You may have planned your summer reads, but have you thought about your summer listening? The Reith Lectures are always a treat with recent lecturers including Grayson Perry, Hilary Mantel and Atul Gawande, and this year is no exception: Professor Margaret MacMillan is a brilliant historian and writer who brings an expert's view on war and society to the Radio 4 series this year.

In episode one, we hear about when wars first broke out. 

Go to the Radio 4 website to listen or download now.

From the BBC website:

She begins by asking when wars first broke out. Did they start with the appearance of homo sapiens, or when human beings first organised themselves into larger groupings such as tribes, clans, or nations? She assesses how wars bring about change in society and, conversely, how social and political change influences how wars start and are fought. And she discusses that dark paradox of war: that it can bring benefits and progress.

The programme is recorded before an audience at the BBC Radio Theatre in London and includes a question and answer session chaired by Anita Anand.

Margaret MacMillan is emeritus professor of international history at Oxford University and professor of history at the University of Toronto. She says: "We like to think of war as an aberration, as the breakdown of the normal state of peace. This is comforting but wrong. War is deeply woven into the history of human society.

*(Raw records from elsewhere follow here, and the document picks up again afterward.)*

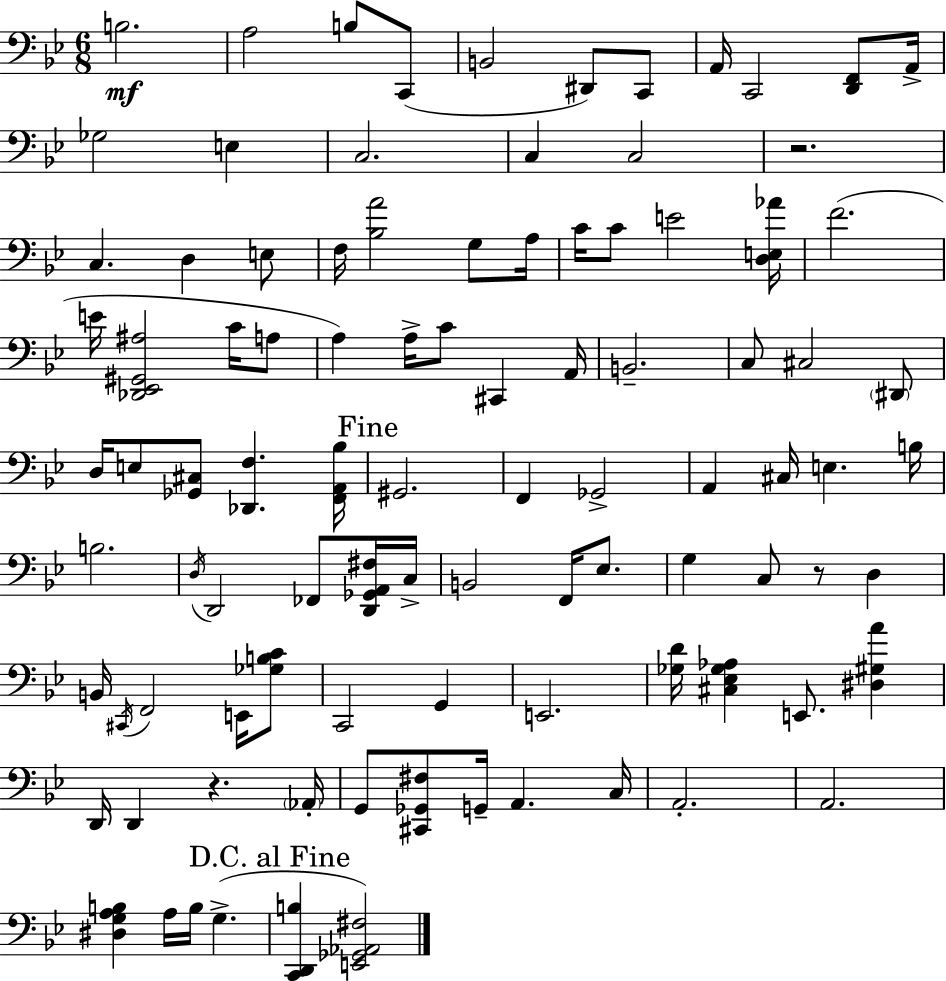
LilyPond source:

{
  \clef bass
  \numericTimeSignature
  \time 6/8
  \key bes \major
  \repeat volta 2 { b2.\mf | a2 b8 c,8( | b,2 dis,8) c,8 | a,16 c,2 <d, f,>8 a,16-> | \break ges2 e4 | c2. | c4 c2 | r2. | \break c4. d4 e8 | f16 <bes a'>2 g8 a16 | c'16 c'8 e'2 <d e aes'>16 | f'2.( | \break e'16 <des, ees, gis, ais>2 c'16 a8 | a4) a16-> c'8 cis,4 a,16 | b,2.-- | c8 cis2 \parenthesize dis,8 | \break d16 e8 <ges, cis>8 <des, f>4. <f, a, bes>16 | \mark "Fine" gis,2. | f,4 ges,2-> | a,4 cis16 e4. b16 | \break b2. | \acciaccatura { d16 } d,2 fes,8 <d, ges, a, fis>16 | c16-> b,2 f,16 ees8. | g4 c8 r8 d4 | \break b,16 \acciaccatura { cis,16 } f,2 e,16 | <ges b c'>8 c,2 g,4 | e,2. | <ges d'>16 <cis ees ges aes>4 e,8. <dis gis a'>4 | \break d,16 d,4 r4. | \parenthesize aes,16-. g,8 <cis, ges, fis>8 g,16-- a,4. | c16 a,2.-. | a,2. | \break <dis g a b>4 a16 b16 g4.->( | \mark "D.C. al Fine" <c, d, b>4 <e, ges, aes, fis>2) | } \bar "|."
}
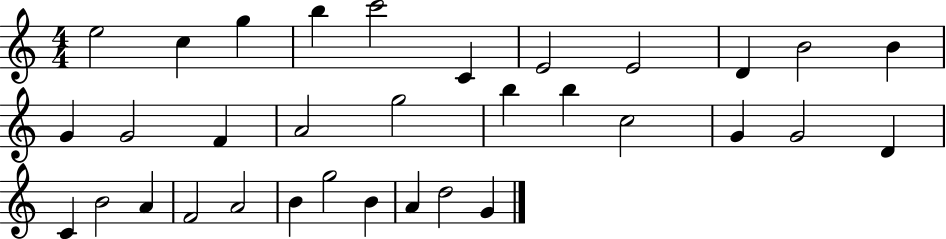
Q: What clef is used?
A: treble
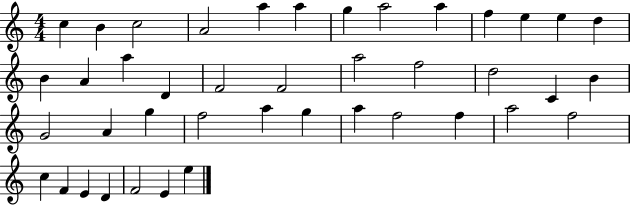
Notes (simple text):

C5/q B4/q C5/h A4/h A5/q A5/q G5/q A5/h A5/q F5/q E5/q E5/q D5/q B4/q A4/q A5/q D4/q F4/h F4/h A5/h F5/h D5/h C4/q B4/q G4/h A4/q G5/q F5/h A5/q G5/q A5/q F5/h F5/q A5/h F5/h C5/q F4/q E4/q D4/q F4/h E4/q E5/q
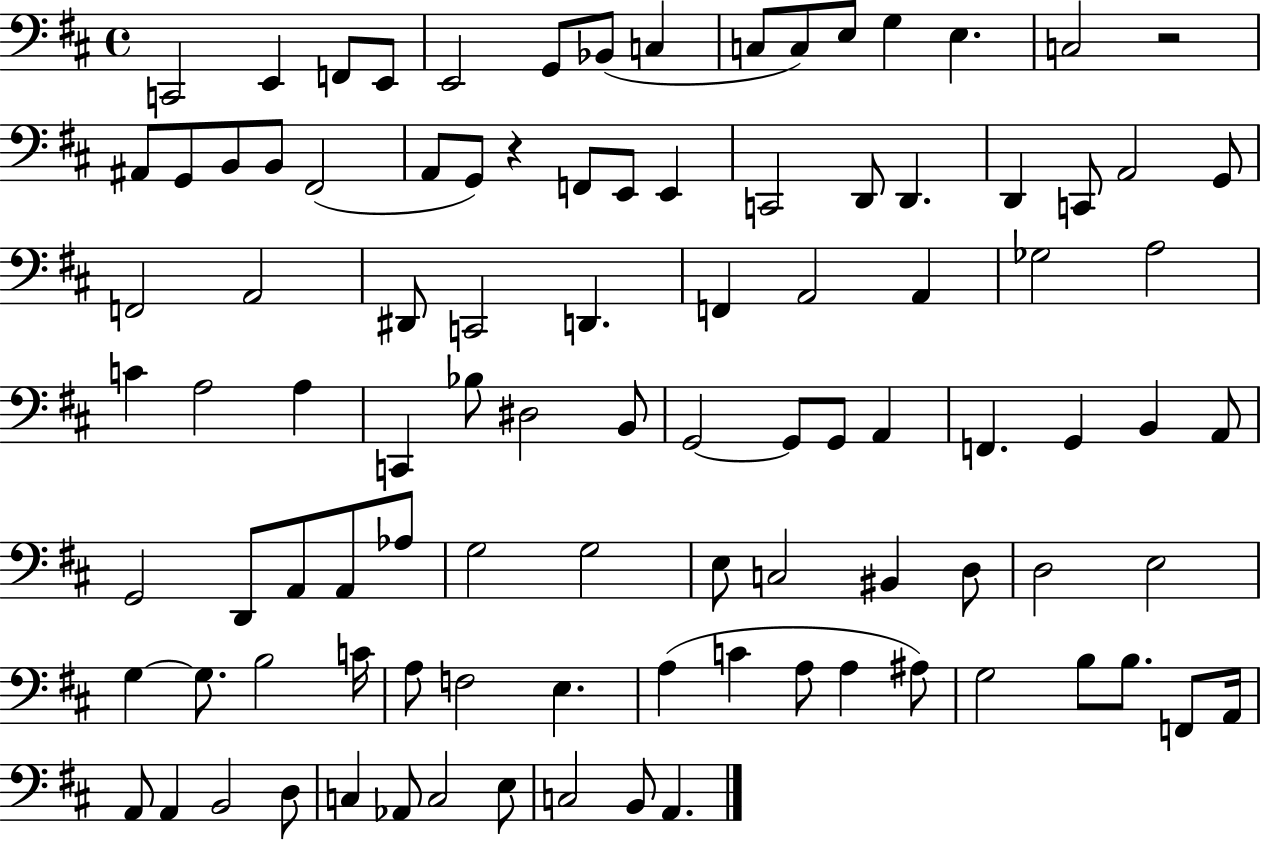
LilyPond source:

{
  \clef bass
  \time 4/4
  \defaultTimeSignature
  \key d \major
  c,2 e,4 f,8 e,8 | e,2 g,8 bes,8( c4 | c8 c8) e8 g4 e4. | c2 r2 | \break ais,8 g,8 b,8 b,8 fis,2( | a,8 g,8) r4 f,8 e,8 e,4 | c,2 d,8 d,4. | d,4 c,8 a,2 g,8 | \break f,2 a,2 | dis,8 c,2 d,4. | f,4 a,2 a,4 | ges2 a2 | \break c'4 a2 a4 | c,4 bes8 dis2 b,8 | g,2~~ g,8 g,8 a,4 | f,4. g,4 b,4 a,8 | \break g,2 d,8 a,8 a,8 aes8 | g2 g2 | e8 c2 bis,4 d8 | d2 e2 | \break g4~~ g8. b2 c'16 | a8 f2 e4. | a4( c'4 a8 a4 ais8) | g2 b8 b8. f,8 a,16 | \break a,8 a,4 b,2 d8 | c4 aes,8 c2 e8 | c2 b,8 a,4. | \bar "|."
}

Wherever we look in the past, no matter where or how far back we go, groups of people have organised themselves to protect their own territory or ways of life and, often, to attack those of others. Over the centuries we have deplored the results and struggled to tame war, even abolish it, while we have also venerated the warrior and talked of the nobility and grandeur of war. We all, as human beings, have something to say about war."